▶ YOUR TASK:
Omitting all pictures, copy word for word the lines from the line containing "Winter Dresses 2016" through the final line of the entries.

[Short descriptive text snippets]
#####

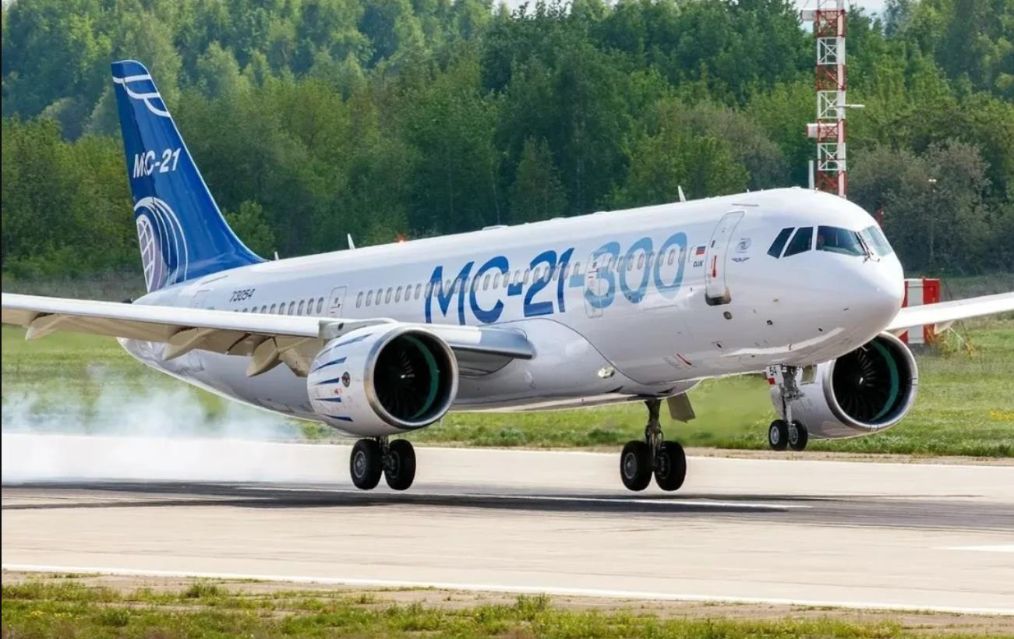 中国c919客机和国外对比,中国c919客机研发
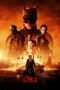 Nonton Film The Batman (2022) CINEKEREN Nonton Film The Batman (2022) CINEKEREN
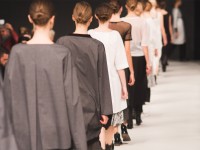 Winter Dresses 2016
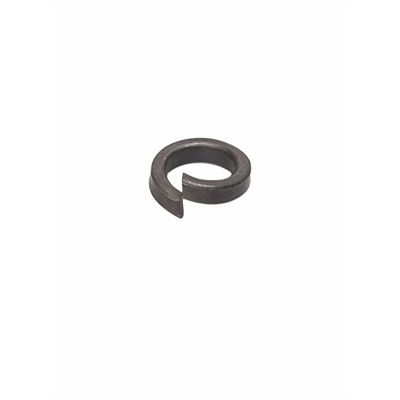 A1 Compensator Lock Washer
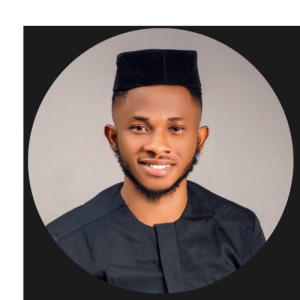 Peter Obiora Nwigwe.-Freelancer in Akure,Nigeria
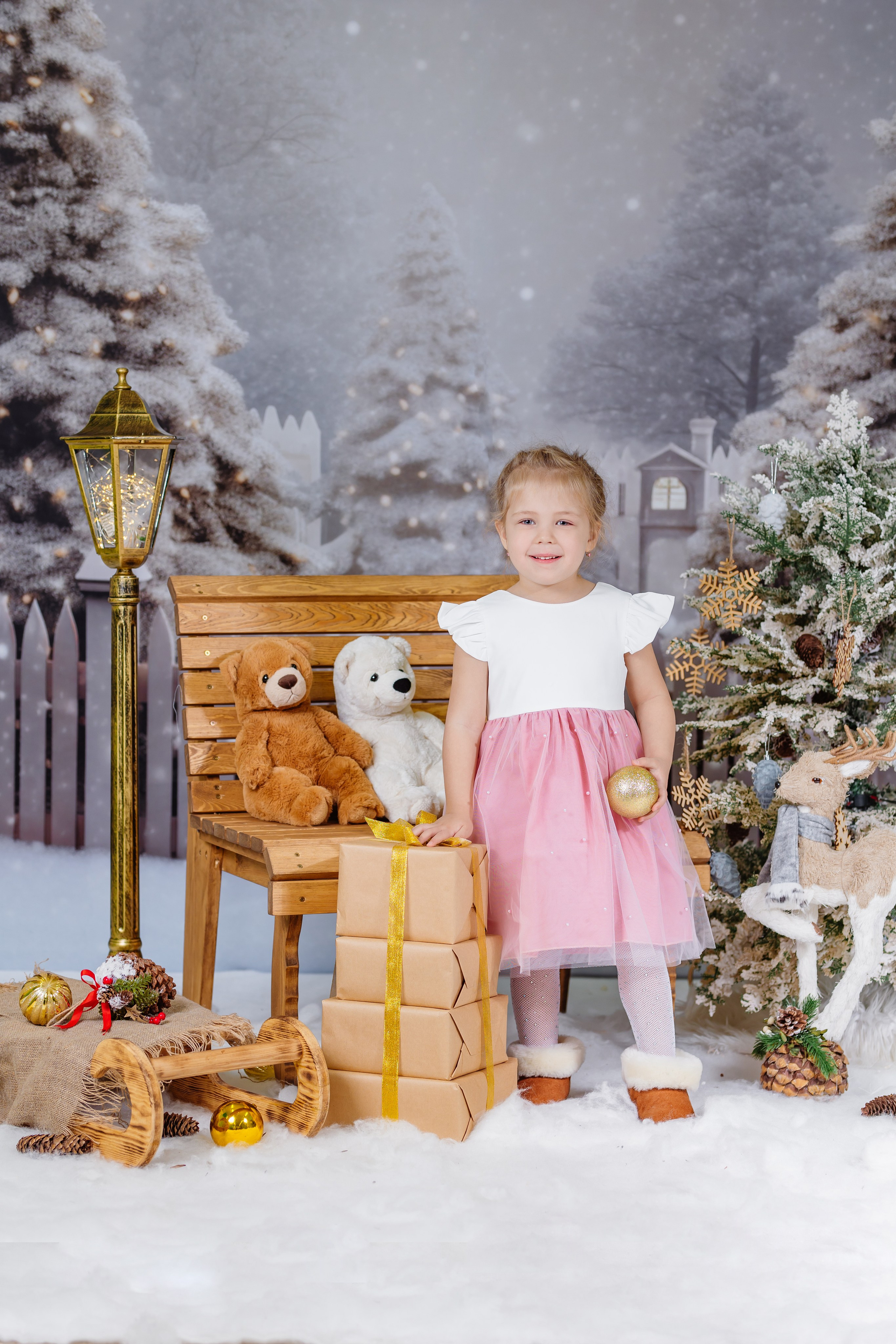 Отзывы. Фотостудия МОМЕНТ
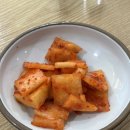 율리저수지 | 울산 율리 매운수제비 맛집｜저수지휴게실 후기(웨이팅, 주차)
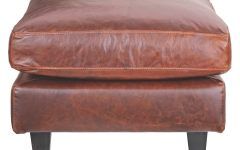 2024 Best of Leather Footstools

#####

▶ EXERCISE RESULT:
 Winter Dresses 2016
 A1 Compensator Lock Washer
 Peter Obiora Nwigwe.-Freelancer in Akure,Nigeria
 Отзывы. Фотостудия МОМЕНТ
 율리저수지 | 울산 율리 매운수제비 맛집｜저수지휴게실 후기(웨이팅, 주차)
 2024 Best of Leather Footstools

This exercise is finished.